UNITED STATES
SECURITIES AND EXCHANGE COMMISSION

WASHINGTON, D.C. 20549

 

FORM 8-A

 

FOR REGISTRATION OF CERTAIN CLASSES OF SECURITIES

PURSUANT TO SECTION 12(b) OR 12(g) OF THE

SECURITIES EXCHANGE ACT OF 1934

 

HORIZON TECHNOLOGY FINANCE CORPORATION

(Exact Name of Registrant as Specified in Its Charter)

 

Delaware   27-2114934
(State or other jurisdiction of incorporation or organization)   (I.R.S. Employer Identification No.)
     
312 Farmington Avenue, Farmington, Connecticut   06032
(Address of Principal Executive Offices)   (Zip Code)

──────────

▸ Problems to work on:
[a] List every caption that appears in parentheses on the Form 8-A cover page.
[b] Please restate word for word the part of the Form 8-A cover page that opens with the words containing "PURSUANT TO SECTION" and closes with "Employer Identification No.)".

Spatial data with pictures:
──────────

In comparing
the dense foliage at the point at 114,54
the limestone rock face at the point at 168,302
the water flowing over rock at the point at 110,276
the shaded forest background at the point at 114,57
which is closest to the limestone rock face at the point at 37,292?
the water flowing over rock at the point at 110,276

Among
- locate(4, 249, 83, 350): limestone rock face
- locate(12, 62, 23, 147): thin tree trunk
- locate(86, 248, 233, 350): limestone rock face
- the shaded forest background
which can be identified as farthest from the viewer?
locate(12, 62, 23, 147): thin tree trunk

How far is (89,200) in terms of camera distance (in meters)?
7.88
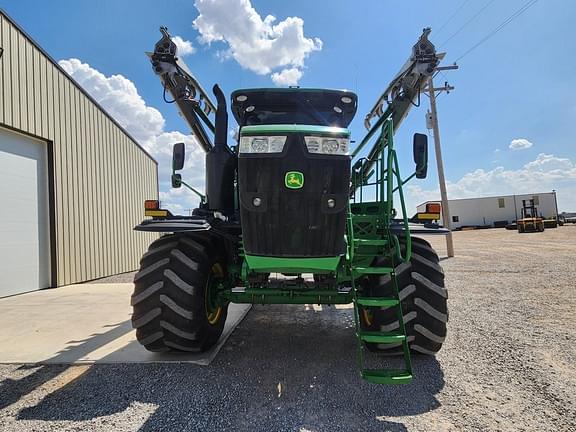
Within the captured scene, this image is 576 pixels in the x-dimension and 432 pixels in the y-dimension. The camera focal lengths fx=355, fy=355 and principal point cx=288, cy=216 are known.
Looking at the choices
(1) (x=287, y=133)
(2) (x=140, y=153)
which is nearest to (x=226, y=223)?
(1) (x=287, y=133)

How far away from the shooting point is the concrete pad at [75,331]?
3590 millimetres

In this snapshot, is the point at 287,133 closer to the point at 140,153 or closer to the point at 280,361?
the point at 280,361

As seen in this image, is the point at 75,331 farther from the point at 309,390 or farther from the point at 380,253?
the point at 380,253

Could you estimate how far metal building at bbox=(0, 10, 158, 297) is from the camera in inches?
308

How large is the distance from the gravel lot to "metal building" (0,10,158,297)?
5932mm

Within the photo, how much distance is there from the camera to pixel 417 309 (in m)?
3.27

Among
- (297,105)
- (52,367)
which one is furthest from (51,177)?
(297,105)

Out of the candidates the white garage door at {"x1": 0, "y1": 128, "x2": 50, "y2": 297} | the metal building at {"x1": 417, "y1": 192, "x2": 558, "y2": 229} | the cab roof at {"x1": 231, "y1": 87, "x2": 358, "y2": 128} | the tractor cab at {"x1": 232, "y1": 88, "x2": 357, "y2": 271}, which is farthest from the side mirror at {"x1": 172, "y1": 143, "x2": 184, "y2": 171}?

──────────

▸ Exercise solutions:
[a]
- (Exact Name of Registrant as Specified in Its Charter)
- (State or other jurisdiction of incorporation or organization)
- (I.R.S. Employer Identification No.)
- (Address of Principal Executive Offices)
- (Zip Code)

[b]
PURSUANT TO SECTION 12(b) OR 12(g) OF THE

SECURITIES EXCHANGE ACT OF 1934

 

HORIZON TECHNOLOGY FINANCE CORPORATION

(Exact Name of Registrant as Specified in Its Charter)

 

Delaware   27-2114934
(State or other jurisdiction of incorporation or organization)   (I.R.S. Employer Identification No.)